:: MODE OPÉRATOIRE ::
D'après l'extrait du document, à quoi Mustafa Kamal appela-t-il ?

:: EXTRAIT DU DOCUMENT ::
- - -

Par conséquent, en divisant l’État Ottoman peu de temps après avoir occupé ses terres et peu de temps après sa défaite dans la guerre, la Grande-Bretagne commit un acte invalide qui violait le droit international car elle entreprit cette action unilatéralement avant d’accepter les conditions avec les Alliés et avant de signer le traité de paix ou d’accepter les conditions de paix et pas même avant que les Alliés puissent en dicter les conditions, en supposant que cette dictée aurait été valide.

 

En fait, ces pays faisaient tous partie de l’état et le Liban, la Syrie, l’Irak, la Palestine, la Jordanie orientale, le Hijaz et le Yémen étaient tous sous la bannière de l’État Ottoman et faisaient partie de ses wilayas. Ils n’avaient aucune entité, que ce soit une autonomie ou un état, et aucun d’entre eux n’avait de souveraineté indépendante, qu’elle soit nationale ou étrangère. Par conséquent, aucun de ses habitants n’avait pour mandat de mener des négociations internationales. Tout acte international entrepris par toute personne de ces wilayas avec un état quelconque était invalide, ne pouvait pas être reconnu et n’avait aucune considération. Même l’Égypte, qui était sous domination britannique et sous mandat britannique, était considérée comme faisant partie de l’État Ottoman. Lorsque son peuple, le peuple égyptien, appela à la sortie des Britanniques, il appela au retour de son pays sous la bannière de l’État Islamique, l’État Ottoman, pour qu’il redevienne sous le régime du calife des Musulmans. Mustafa Kamal appela à l’évacuation des Britanniques et au retour de l’Égypte dans le cadre du Califat à Istanbul.

- - -

:: DONNÉES SOURCES ::
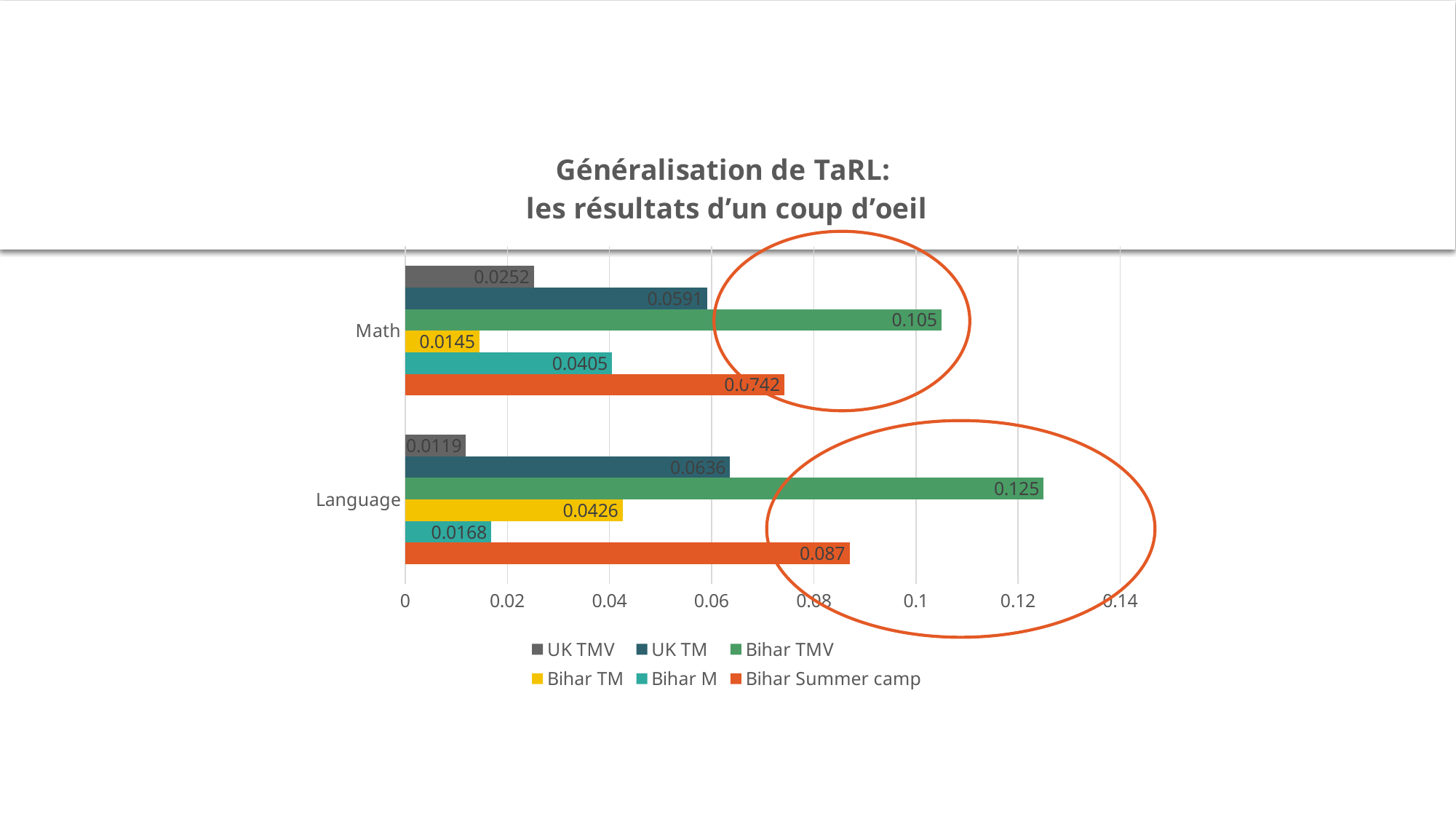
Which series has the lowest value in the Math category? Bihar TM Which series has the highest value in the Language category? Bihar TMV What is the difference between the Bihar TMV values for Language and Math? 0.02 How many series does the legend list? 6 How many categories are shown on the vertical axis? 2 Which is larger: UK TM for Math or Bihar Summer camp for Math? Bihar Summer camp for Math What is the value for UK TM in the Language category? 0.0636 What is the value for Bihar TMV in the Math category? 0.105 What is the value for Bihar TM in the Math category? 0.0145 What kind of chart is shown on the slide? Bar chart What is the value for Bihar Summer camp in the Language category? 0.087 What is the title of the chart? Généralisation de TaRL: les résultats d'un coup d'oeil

- - -

:: RÉSULTAT ::
Mustafa Kamal appela à l'évacuation des Britanniques et au retour de l'Égypte dans le cadre du Califat à Istanbul.